[START DOCUMENT SEGMENT]
Faced with prolonged inaction, the DDA argued that it was “forced… to claim deemed registration” under Section 5(2) of the Act and proceeded to advertise the project on 6 December 2023.
According to the DDA, once RERA failed to grant or reject the application within 30 days of receipt, the law itself treated the project as registered by default.
Tribunal rejects RERA’s interpretation
The Appellate Tribunal rejected RERA’s reading of the statute, calling it “incorrect” and cautioning that such an interpretation would render key provisions of the Act “otiose and meaningless”.
The tribunal underscored that Section 5 is clear and categorical: the Authority must either grant or reject an application within 30 days of its receipt.
Importantly, the order noted that “the statute does not make a distinction between a complete application or an incomplete application”.
[END DOCUMENT SEGMENT]
### TO BE DONE
**A.** Quote every word or phrase that appears inside quotation marks in the tribunal excerpt, one per line.
**B.** Reproduce the tribunal excerpt word for word, from "The tribunal underscored" to "of its receipt.".
**C.** Using the tribunal excerpt, answer each question briefly:
(i) On what date did the DDA advertise the project?
(ii) Within how many days of receipt must the Authority grant or reject an application under Section 5?
(iii) What single word did the Appellate Tribunal use to describe RERA's reading of the statute?
[START RECORDED DATA]
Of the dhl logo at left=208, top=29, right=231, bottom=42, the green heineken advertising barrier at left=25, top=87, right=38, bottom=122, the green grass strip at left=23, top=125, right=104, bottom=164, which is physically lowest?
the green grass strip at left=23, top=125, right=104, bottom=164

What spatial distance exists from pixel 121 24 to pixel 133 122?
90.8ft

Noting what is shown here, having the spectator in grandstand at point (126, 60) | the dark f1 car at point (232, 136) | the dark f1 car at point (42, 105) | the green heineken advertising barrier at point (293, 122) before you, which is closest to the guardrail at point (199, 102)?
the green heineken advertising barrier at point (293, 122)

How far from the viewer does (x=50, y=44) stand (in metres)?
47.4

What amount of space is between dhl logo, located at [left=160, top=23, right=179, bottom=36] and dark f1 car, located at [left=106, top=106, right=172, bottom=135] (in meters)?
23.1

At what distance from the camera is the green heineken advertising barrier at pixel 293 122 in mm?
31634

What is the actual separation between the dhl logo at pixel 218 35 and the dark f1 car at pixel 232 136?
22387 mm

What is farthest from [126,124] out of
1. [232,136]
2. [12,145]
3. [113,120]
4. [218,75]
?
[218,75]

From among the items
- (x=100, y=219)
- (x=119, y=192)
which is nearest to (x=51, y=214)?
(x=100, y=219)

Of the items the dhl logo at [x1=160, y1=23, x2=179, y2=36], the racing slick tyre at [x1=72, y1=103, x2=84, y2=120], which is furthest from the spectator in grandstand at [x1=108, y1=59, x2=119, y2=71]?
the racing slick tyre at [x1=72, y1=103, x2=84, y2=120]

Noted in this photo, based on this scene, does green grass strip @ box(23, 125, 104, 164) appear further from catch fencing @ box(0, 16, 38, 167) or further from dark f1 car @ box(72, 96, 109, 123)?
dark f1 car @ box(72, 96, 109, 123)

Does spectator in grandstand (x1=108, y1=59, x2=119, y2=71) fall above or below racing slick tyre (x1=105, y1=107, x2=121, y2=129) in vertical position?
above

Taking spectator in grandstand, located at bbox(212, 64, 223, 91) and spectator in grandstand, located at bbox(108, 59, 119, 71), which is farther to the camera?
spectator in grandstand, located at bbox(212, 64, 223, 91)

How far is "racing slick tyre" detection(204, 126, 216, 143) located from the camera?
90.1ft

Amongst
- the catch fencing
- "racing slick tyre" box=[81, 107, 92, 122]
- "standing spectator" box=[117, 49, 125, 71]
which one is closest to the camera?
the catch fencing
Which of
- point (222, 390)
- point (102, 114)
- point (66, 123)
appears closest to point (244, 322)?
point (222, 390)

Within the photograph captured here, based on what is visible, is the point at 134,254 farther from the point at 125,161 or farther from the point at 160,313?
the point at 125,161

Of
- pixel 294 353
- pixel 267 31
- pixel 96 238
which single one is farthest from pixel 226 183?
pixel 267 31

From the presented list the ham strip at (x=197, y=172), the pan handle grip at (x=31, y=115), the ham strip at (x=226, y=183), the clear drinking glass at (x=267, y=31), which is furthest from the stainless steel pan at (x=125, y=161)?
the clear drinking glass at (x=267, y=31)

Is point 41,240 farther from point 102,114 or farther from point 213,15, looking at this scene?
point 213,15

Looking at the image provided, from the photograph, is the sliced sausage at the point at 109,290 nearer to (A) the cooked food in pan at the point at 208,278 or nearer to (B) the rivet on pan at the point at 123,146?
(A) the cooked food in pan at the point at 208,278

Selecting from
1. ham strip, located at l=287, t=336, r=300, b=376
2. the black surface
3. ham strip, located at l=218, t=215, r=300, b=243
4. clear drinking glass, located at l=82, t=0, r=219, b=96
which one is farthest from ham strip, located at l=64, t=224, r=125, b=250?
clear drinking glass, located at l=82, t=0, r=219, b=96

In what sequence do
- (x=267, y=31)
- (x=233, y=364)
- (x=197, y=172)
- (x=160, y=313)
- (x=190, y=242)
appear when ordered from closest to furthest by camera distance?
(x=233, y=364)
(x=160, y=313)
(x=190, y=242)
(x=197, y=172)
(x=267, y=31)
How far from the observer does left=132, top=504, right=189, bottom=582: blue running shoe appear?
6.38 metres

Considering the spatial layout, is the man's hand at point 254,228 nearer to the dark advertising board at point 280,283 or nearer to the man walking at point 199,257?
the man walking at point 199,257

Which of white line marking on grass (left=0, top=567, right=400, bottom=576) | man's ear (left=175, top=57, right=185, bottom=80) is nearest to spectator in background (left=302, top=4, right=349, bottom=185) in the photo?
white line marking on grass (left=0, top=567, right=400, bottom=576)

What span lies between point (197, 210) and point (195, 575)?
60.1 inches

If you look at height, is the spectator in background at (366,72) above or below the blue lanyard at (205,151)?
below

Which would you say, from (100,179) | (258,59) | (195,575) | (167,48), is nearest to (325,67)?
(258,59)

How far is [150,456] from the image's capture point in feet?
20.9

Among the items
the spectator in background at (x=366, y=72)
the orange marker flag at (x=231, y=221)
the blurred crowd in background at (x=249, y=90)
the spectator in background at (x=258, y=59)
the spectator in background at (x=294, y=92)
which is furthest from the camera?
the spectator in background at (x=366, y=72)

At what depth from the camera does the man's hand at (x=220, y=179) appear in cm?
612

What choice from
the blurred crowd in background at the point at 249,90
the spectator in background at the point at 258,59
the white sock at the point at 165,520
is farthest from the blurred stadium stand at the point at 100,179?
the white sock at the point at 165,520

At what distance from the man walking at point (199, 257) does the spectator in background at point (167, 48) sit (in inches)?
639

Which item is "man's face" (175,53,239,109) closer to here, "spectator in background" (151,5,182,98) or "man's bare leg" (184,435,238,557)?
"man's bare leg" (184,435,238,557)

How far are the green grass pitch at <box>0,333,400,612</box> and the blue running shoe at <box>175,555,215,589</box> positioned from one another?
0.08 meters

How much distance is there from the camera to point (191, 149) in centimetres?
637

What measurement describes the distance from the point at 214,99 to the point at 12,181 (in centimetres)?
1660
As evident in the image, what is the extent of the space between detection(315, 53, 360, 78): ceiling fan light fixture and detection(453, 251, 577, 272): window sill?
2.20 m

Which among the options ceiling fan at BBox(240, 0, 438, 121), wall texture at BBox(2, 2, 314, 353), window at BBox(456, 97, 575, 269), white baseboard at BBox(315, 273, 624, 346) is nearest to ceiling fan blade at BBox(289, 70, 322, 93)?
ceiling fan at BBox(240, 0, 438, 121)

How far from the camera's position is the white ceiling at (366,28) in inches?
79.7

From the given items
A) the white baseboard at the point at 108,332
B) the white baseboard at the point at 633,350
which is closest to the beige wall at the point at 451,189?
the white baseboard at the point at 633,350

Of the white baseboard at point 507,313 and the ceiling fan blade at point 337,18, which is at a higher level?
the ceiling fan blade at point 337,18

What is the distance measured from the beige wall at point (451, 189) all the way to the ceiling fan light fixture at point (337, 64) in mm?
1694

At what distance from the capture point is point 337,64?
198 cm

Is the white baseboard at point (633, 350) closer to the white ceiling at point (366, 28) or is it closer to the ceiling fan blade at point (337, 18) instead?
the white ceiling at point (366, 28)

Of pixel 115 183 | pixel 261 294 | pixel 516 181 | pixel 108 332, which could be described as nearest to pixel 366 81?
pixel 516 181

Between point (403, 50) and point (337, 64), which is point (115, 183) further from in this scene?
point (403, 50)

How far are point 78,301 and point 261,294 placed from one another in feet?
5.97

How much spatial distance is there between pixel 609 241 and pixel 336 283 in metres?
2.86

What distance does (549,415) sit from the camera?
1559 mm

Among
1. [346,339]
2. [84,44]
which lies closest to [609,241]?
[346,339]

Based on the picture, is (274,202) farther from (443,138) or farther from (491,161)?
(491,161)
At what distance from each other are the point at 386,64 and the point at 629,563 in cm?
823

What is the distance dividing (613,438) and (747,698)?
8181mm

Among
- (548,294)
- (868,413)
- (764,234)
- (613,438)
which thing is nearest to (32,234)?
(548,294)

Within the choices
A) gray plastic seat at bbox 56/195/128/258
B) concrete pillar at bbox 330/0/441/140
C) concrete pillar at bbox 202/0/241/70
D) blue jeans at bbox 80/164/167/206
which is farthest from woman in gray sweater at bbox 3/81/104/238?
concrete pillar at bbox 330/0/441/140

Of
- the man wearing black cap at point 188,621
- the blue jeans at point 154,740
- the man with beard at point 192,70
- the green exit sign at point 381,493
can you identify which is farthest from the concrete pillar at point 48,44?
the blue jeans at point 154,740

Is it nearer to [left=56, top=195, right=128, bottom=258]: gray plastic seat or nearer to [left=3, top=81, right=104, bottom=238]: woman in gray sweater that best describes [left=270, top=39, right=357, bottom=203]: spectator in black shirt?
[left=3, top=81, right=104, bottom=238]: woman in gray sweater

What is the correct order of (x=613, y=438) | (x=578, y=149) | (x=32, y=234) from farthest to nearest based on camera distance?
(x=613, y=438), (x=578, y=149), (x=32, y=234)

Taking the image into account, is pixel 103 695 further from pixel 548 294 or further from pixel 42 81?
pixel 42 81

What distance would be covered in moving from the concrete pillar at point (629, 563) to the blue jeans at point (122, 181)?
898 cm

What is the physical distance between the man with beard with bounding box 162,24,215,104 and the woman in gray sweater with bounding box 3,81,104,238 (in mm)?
[END RECORDED DATA]
### SOLUTIONS IN ORDER
**A.**
forced… to claim deemed registration
incorrect
otiose and meaningless
the statute does not make a distinction between a complete application or an incomplete application

**B.**
The tribunal underscored that Section 5 is clear and categorical: the Authority must either grant or reject an application within 30 days of its receipt.

**C.**
(i) 6 December 2023
(ii) 30 days
(iii) "incorrect"